Recent international trends back up this conclusion. A study by the Organization for Economic Cooperation and Development (OECD) found that the slowdown in health spending experienced in the U.S. since the financial crash has also been observed throughout the developed world. Even Obamacare’s most ardent defenders would be hard pressed to come up with a theory for how Obamacare is responsible for health-spending deceleration in Japan or Switzerland.
Attributing the health-spending slowdown to the ACA also defies common sense. The much-touted “delivery-system reforms” included in the law are trivial items in budgetary terms. CBO assigned a grand total of $13 billion in federal savings over ten years to Accountable Care Organizations and the provision penalizing hospitals for excessive readmissions. Over that same period, the Medicare program alone will spend $6.9 trillion.
Much more consequential is the ACA’s massive infusion of new subsidies for third-party insurance. CBO now projects that the Medicaid expansion and the premium credits for insurance offered through the law’s exchanges will cost $1.8 trillion over the next ten years. It is basic economics that the injection of this much federal money into the insurance system will increase demand for medical services and drive up prices and costs. It is just a matter of time before these predictable consequences of the law become visible in the nation’s health-spending accounts.
Ironically, the most consequential health-spending cut in the ACA is the one the Obama administration never wants to discuss. The “productivity adjustment factor” imposes an indiscriminate, across-the-board cut every year to the inflation update that otherwise would apply to Medicare’s reimbursement rates for hospitals and other providers of services. The cumulative effect of this cut would be massive — so massive, in fact, that the Medicare actuaries don’t believe it will be implemented over the long run, because it would reduce access to services for the program’s enrollees. The actuaries are so skeptical that this cut can be sustained that they have issued an alternative projection to the official trustees’-report forecast of Medicare finances every year since 2010. These alternative projections assume that the “productivity adjustment factor,” like the similar cut that is scheduled to apply every year to doctors’ fees, will eventually get repealed. And when it goes, so too do the supposed long-term savings from Obamacare.

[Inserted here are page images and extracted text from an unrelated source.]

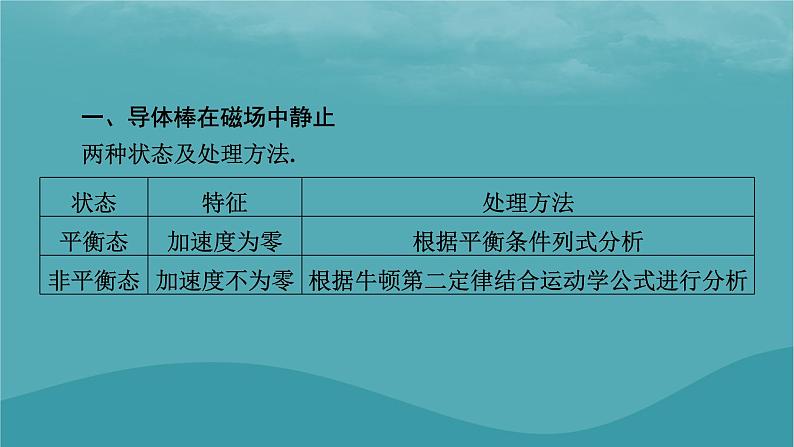 一、导体棒在磁场中静止

两种状态及处理方法.

| 状态 | 特征 | 处理方法 |
|---|---|---|
| 平衡态 | 加速度为零 | 根据平衡条件列式分析 |
| 非平衡态 | 加速度不为零 | 根据牛顿第二定律结合运动学公式进行分析 |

Podesta scolds those concerned about projected deficits by arguing that what’s needed most now is a pro-growth strategy to promote job creation for the middle class. He is certainly right about that. But it seems not to have occurred to him that pursuing the same policies that produced the anemic growth rates of recent years is unlikely to bring a better result now.
The most pressing fiscal challenge facing the country is the explosion of entitlement spending that is already underway with the aging of the baby-boom generation. Instead of addressing this problem, the president compounded it. He pushed for enactment of two new entitlements even as he resisted any serious attempts at reforming the existing programs. The result is a massively overextended federal government.
At some point, the music will stop, and a crisis will ensue. And when it does, President Obama will richly deserve the portion of the blame that will surely come his way.
James C. Capretta is a senior fellow at the Ethics and Public Policy Center and a visiting fellow at the American Enterprise Institute.